Steuern wir nicht dennoch auf englische Verhältnisse zu? Dort hat die Regierung den Wert eines gewonnenen Lebensjahres auf rund 43.000 Euro festgesetzt.

Greiner: Wenn Politiker richtigerweise erkennen, dass die begrenzten Ressourcen des Gesundheitssystems möglichst effizient eingesetzt werden sollten, bleibt ihnen nichts anderes übrig, als einen Schwellenwert festzulegen. Wird dieser überschritten, heißt das, dass die Kosten, verglichen mit dem Nutzen, zu hoch sind. Der Grenzwert lässt sich aber nicht einfach ausrechnen, sondern Politik und Gesellschaft müssen ihn in einem Dialog definieren. Schwellenwerte machen zudem die ohnehin von der Politik getroffenen Rationierungsentscheidungen transparent.

Sawicki: Wenn die Politik in Deutschland gewollt hätte, hätte sie einen solchen Schwellenwert in das Gesundheitsreformgesetz von 2007 hineinschreiben können. Ein Satz hätte genügt. Aber der Gesetzgeber hat ganz bewusst darauf verzichtet. Jetzt versuchen Gesundheitsökonomen ihn durch die Hintertür einzuführen.

Greiner: Der Grenzwert hat ja nicht den Charakter eines Fallbeils. Wenn der Preis für ein Medikament gegen einen seltenen Krebs den Schwellenwert überschreitet, dann wird die Behandlung auch in England oder Australien aufgrund der Schwere und Seltenheit der Krankheit weiterhin bezahlt.

Sawicki: Das stimmt so nicht. In Großbritannien sind zwei Medikamente gegen Darmkrebs, Erbitux von Merck und Avastin von Roche, von der Erstattung ausgeschlossen worden, weil die Behandlung damit pro Jahr mehr als umgerechnet 43.000 Euro kostet. Da wurde eben nicht gefragt, wie schlimm Krebs ist. Die Medikamente wurden ausgeschlossen, weil sie das Leben der Patienten im statistischen Durchschnitt lediglich um 1,7 Monate beziehungsweise 4,7 Monate verlängern. Sie haben dafür kein Verständnis?

Sawicki: Bei einer so schweren Erkrankung ist die gewonnene Zeit nicht wenig. Wer wollte sie einem Patienten verweigern? Überdies sind die Zahlen nur Mittelwerte, aus denen folgt, dass die Hälfte der Patienten eben mehr als 4,7 Monate Lebenszeit gewinnt. Aber wir nähern uns dem Kern des Problems...

...nämlich der Frage, was ein Monat oder ein Jahr länger zu leben kosten darf?

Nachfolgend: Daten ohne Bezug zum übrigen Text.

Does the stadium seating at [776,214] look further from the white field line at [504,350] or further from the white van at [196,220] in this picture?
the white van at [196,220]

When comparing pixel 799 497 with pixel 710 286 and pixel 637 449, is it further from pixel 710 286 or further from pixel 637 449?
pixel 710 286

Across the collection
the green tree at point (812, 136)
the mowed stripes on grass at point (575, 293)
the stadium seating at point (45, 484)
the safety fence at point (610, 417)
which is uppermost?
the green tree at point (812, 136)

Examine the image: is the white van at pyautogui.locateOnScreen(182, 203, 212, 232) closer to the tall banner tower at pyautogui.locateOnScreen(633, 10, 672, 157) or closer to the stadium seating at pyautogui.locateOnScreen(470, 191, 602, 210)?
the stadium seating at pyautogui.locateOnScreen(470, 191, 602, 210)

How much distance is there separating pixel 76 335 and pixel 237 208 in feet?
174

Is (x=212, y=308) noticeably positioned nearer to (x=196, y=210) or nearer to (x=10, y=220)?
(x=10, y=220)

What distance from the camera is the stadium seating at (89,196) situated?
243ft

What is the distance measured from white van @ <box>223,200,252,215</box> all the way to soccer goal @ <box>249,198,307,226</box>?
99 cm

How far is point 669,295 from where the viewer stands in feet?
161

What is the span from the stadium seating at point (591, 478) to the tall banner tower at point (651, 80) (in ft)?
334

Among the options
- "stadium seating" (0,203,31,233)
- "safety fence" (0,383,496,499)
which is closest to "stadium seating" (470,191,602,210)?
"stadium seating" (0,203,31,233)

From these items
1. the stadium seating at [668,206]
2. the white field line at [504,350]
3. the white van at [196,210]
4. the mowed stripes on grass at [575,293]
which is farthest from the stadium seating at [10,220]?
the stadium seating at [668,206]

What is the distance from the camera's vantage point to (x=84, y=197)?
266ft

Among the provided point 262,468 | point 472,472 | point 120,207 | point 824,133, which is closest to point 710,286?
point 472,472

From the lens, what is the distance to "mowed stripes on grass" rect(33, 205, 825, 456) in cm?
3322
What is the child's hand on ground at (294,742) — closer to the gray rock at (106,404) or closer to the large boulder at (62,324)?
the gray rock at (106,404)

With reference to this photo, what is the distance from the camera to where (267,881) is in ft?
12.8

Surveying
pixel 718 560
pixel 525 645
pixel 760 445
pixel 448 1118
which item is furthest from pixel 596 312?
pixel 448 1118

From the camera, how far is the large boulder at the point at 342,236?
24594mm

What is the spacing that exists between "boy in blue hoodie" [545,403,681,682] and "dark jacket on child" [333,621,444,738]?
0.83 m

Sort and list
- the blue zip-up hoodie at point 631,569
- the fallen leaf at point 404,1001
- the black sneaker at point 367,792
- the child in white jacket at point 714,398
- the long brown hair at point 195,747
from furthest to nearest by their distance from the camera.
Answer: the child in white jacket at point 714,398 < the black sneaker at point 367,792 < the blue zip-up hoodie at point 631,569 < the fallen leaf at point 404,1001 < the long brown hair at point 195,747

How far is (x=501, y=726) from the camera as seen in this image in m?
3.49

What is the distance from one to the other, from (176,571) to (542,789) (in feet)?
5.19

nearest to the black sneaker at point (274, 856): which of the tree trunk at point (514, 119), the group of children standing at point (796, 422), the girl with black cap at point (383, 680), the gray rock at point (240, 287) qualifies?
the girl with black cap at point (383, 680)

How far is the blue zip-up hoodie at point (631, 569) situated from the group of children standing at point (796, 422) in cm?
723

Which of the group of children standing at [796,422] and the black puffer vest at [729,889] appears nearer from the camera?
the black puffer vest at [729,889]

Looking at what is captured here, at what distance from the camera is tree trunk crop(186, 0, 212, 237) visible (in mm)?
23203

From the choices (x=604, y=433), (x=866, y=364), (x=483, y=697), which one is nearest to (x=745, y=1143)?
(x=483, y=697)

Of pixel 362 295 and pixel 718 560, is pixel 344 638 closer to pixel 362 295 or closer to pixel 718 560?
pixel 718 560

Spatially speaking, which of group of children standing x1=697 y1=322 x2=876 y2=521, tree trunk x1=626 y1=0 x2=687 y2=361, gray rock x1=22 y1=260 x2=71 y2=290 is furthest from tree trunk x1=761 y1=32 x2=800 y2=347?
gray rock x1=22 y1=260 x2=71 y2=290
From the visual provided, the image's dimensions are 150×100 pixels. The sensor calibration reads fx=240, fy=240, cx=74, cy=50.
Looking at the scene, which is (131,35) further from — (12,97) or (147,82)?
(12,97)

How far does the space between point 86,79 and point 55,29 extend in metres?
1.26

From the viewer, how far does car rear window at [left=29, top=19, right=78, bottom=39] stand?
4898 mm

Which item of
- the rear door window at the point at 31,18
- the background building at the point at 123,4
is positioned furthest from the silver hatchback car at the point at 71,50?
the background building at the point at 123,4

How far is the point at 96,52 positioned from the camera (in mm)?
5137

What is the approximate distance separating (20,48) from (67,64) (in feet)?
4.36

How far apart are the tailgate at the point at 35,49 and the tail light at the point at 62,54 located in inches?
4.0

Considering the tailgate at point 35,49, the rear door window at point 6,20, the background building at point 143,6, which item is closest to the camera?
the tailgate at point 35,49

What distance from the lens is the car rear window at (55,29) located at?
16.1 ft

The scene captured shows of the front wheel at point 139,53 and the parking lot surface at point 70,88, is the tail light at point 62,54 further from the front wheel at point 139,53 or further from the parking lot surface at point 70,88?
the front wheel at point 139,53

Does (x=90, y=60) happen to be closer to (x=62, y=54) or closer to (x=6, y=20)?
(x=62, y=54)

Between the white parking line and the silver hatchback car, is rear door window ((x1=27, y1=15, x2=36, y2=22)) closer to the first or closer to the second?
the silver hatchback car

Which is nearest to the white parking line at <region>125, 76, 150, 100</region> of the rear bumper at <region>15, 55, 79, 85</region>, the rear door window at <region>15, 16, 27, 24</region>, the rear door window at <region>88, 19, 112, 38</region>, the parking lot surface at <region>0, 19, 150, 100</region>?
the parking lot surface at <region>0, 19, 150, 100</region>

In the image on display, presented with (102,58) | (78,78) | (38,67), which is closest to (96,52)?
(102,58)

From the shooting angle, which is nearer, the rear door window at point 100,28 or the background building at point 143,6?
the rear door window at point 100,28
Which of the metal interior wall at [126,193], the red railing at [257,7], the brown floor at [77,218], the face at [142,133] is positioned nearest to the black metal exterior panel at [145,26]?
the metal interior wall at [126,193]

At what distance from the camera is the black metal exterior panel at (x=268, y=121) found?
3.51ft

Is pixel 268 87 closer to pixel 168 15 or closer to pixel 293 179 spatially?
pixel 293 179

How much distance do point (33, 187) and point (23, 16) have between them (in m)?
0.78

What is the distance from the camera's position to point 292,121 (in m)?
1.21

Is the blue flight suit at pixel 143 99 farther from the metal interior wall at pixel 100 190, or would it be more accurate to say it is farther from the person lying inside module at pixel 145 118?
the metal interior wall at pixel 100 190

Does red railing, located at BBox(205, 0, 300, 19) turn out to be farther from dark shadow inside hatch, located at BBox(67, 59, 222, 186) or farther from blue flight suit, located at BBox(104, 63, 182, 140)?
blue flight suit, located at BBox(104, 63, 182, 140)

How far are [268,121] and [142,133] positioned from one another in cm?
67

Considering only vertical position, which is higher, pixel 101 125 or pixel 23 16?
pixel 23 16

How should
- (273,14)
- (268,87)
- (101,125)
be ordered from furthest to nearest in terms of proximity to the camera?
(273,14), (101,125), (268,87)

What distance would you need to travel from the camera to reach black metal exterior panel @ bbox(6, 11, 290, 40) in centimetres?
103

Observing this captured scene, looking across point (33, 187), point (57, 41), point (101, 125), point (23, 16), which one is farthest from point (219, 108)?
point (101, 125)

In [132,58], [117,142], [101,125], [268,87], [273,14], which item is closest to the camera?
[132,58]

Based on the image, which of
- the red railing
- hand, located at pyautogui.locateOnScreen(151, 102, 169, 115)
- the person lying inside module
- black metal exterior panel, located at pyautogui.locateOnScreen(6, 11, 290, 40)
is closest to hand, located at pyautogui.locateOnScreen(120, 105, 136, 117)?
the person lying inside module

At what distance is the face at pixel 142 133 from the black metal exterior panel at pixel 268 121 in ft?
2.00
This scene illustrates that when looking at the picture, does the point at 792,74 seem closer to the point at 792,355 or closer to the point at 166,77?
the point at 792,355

Sawicki: Genau das aber können wir nicht messen. Und wir sollten der Politik auch nicht vormachen, dass es geht.

Greiner: Wir leben aber nicht im Schlaraffenland, wo wir ohne Rücksicht auf die Belastungen alles bezahlen können. Die steigenden Beiträge zur gesetzlichen wie privaten Krankenversicherung lassen gar keine andere Wahl als abzuwägen, was die Versichertengemeinschaft noch bezahlen kann und was nicht. So hart es klingen mag: Es wird auch in Zukunft nicht alles für alle geben können.

Sawicki: Das halte ich für voreilig. Darüber sollten wir allenfalls diskutieren, wenn alle anderen Sparpotenziale ausgeschöpft sind. Und davon gibt es noch mehr als genug. Deutschland ist für Pharmaunternehmen, um nur ein Beispiel zu nehmen, bisher so etwas wie ein Schlaraffenland. Nur hier gibt es die weltweit einmalige Situation, dass die Krankenkassen ein zugelassenes Medikament praktisch ohne Preisverhandlung erstatten müssen. Das führt zu Mondpreisen für Präparate, deren Nutzen für Patienten oftmals nicht belegt ist.